Researchers at James Cook University have questioned why coral cover on the Great Barrier Reef has continued to decline when it is recognised as “the best managed coral reef system in the world”.
Jon Brodie, Senior Principal Research Officer with JCU’s Centre for Tropical Water and Aquatic Ecosystem Research (TropWater) and Research Fellow Jane Waterhouse said that recent estimates put average coral cover across the Great Barrier Reef (GBR) at about 20–30% - estimated to be a large reduction since the 1960s.
“The Great Barrier Reef Marine Park Act was enacted in 1975 and the Great Barrier Reef Marine Park Authority (GBRMPA) set up shortly afterwards,” they said.
“So the question is: why has coral cover continued to decline when the GBR is being managed with a management regime often recognised as ‘the best managed coral reef system in the world’, based on a strong science-for-management ethic.”
Writing in Elsevier’s Estuarine, Coastal and Shelf Science journal, Brodie and Waterhouse said that the stressors which are known to be most responsible for the loss of coral cover and general ‘reef health’ were terrestrial pollution including the link to outbreaks of crown of thorns starfish, fishing impacts and climate change.
“However the management response of the GBRMPA after 1975, while based on a strong science-for-management program, did not concentrate on these issues but instead on managing access through zoning with restrictions on fishing in very limited areas and tourism management.”
They wrote that significant action on fishing, including trawling, did not occur until the Trawl Management Plan of 2000 and the rezoning of the GBR Marine Park in 2004. Effective action on terrestrial pollution did not occur until the Australian Government Reef Rescue initiative, which commenced in 2008.
“Effective action on climate change has yet to begin either nationally or globally,” they said.
In their paper Mr Brodie and Ms Waterhouse said it was not surprising that coral cover on the GBR had reduced to values similar to those seen in other coral reef areas in the world such as Indonesia and the Philippines.
“Science has always required long periods to acquire sufficient evidence to drive management action and hence there is a considerable time lag between the establishment of scientific evidence and the introduction of effective management.
“It can still be credibly claimed that the GBR is the best managed coral reef system in the world but it must be realised that this is a relative assessment against other reef systems and management regimes and not an absolute claim for effective management.”
They said that the GBR has been managed under a complex but powerful regime with great governmental support, financing and research and monitoring expenditure since 1975.
They said there had been notable successes in recent times including:
the major rezoning of 2004 with new no-take zones showing increased fish populations but also apparent effects on crown of thorns starfish populations;
little loss of mangroves as a result of strong prohibitions on damaging marine plants under the Queensland Fisheries legislation;
sewage effluent discharges from resort islands and mainland cities and towns have been improved dramatically; and
strong action on compulsory pilotage and navigation equipment may have prevented many shipping accidents but ships still manage to run on to the reef every decade or so.
“On the other hand coral cover has declined considerably, seagrass health in the central GBR is in poor shape, dugong numbers have declined precipitously, shark populations are in serious decline (although perhaps recent management has reduced the rate of decline), many other large fish on the GBR have had large population declines (although data on many are incomplete) and the fourth wave of crown of thorns starfish outbreaks has commenced.
“Most notably coral bleaching has become more frequent, widespread and damaging and coral calcification has started to decline due to ocean acidification.”
They write that the reasons for this situation are complex but include the need for reasonably ‘certain’ science before management action occurs - and the long times need to achieve this.
Time lags in recovery after management action are long.
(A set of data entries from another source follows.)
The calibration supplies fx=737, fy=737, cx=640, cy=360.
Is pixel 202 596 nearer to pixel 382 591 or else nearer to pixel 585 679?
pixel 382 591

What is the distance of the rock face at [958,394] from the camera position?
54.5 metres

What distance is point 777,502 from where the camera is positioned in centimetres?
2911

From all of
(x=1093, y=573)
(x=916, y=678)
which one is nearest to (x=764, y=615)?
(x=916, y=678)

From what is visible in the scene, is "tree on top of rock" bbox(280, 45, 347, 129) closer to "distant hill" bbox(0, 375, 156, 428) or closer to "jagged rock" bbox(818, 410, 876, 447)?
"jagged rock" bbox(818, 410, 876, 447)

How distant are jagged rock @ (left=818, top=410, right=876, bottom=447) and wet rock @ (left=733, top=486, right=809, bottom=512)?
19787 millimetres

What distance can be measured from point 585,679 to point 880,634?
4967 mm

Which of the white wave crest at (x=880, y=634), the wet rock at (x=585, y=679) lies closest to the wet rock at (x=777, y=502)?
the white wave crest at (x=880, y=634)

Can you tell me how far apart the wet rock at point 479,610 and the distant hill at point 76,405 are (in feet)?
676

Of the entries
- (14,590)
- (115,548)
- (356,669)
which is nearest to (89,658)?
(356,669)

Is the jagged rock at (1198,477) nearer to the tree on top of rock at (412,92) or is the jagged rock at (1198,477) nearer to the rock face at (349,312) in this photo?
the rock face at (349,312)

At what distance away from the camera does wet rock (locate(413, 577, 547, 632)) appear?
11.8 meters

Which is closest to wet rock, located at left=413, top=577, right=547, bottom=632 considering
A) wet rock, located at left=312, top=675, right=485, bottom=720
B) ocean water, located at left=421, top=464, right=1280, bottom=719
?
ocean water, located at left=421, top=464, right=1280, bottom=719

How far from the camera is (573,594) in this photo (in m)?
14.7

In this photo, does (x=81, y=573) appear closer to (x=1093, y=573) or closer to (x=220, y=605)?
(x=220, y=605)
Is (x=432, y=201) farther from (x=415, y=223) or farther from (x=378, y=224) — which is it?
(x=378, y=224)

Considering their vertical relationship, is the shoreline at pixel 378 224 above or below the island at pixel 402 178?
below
For a slow breeding animal like a dugong – one calf every few years - population recovery is a very slow process and catchment management activities such as reafforestation of riparian areas take decades to reduce erosion and river sediment loads.
“In particular the need to get the political, organisational, scientific, economic and human elements to align at the right time so effective management can occur in time to avert phase change is a frighteningly difficult task,” Brodie and Waterhouse said.
They conclude that it “is easy now for us to claim that management should have focussed on these from the start of the GBRMPA. However, as is often said, hindsight is a wonderful thing and both authors of this paper have been engaged from long ago in a water quality management role for the GBR.”
“Our inability to manage climate change for the GBR, including increased temperatures, extreme weather events and ocean acidification, means that even in the light of some success in other management areas and the fact that the GBR is the best managed reef system in the world means the long term prognosis for a healthy GBR system is poor.
“The extension of the Reef Plan management actions beyond 2013, the continued strong management of no-take zones in the GBR and a better management regime for the coastal and estuarine areas of the GBR are thus even more essential to give us any hope of retaining some of the World Heritage values of the system.”
“A critical review of environmental management of the ‘not so Great’ Barrier reef” was published in the journal Estuarine, Coastal and Shelf Science.